Given passage:
The D Language: A sweet-spot between Python and C
weaselcat via Digitalmars-d
digitalmars-d at puremagic.com
Sun Mar 29 21:48:15 PDT 2015
On Monday, 30 March 2015 at 04:35:44 UTC, Rikki Cattermole wrote:
> On 30/03/2015 5:25 p.m., Laeeth Isharc wrote:
>> On Monday, 30 March 2015 at 04:16:38 UTC, weaselcat wrote:
>>> On Monday, 30 March 2015 at 00:57:06 UTC, Walter Bright wrote:
>>>> http://blog.experimentalworks.net/2015/01/the-d-language-a-sweet-spot-between-python-and-c/
>>>>
>>>>
>>>> Reddit:
>>>> https://www.reddit.com/r/programming/comments/30qqck/the_d_language_a_sweetspot_between_python_and_c/
>>>>
>>>
>>> a lot of the people in the thread are unaware that D even has
>>> RAII
>>> like C++, and think it's just a GC language like java/etc.
>>> Maybe this
>>> is something worth mentioning more on the introduction?
>>
>> Also, there is a perception that you can't use the standard
>> library and
>> nicer language features if you do your own allocation and
>> don't depend
>> on the GC. A guy worrying about hygiene problems mixing GC
>> and Raii
>> libraries. Whereas most garbage is small and fine to use GC
>> for in some
>> applications - only a subset of real time applications suffer
>> from
>> generating gazillions of tiny objects. It would be good to
>> set out
>> somewhere what you lose as regards std library by insisting on
>> using
>> nogc. The point about std.algorithm should be made more
>> prominent.
>
> I'm currently working on the forcing GC cleanup mechanism for
> my web server. I would like to add, that post GC disabled it
> can be forced to do a cleanup.

Dataset content:
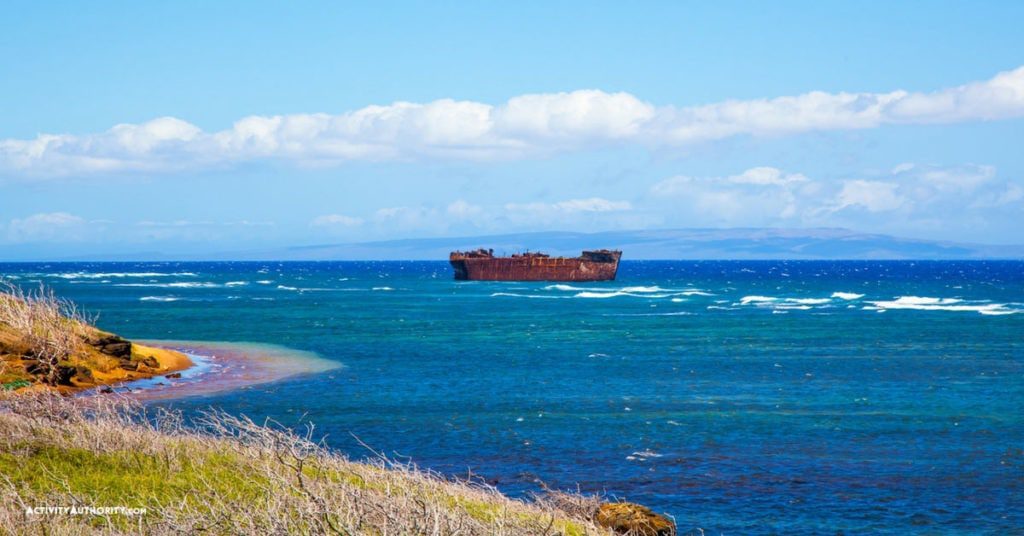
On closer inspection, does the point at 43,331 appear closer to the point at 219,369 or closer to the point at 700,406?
the point at 219,369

Requirement: In the D language thread, what feature does weaselcat say many people in the Reddit discussion don't know D has? The lines are separate material, unrelated to the D language thread.

Response for this exercise: RAII, like C++.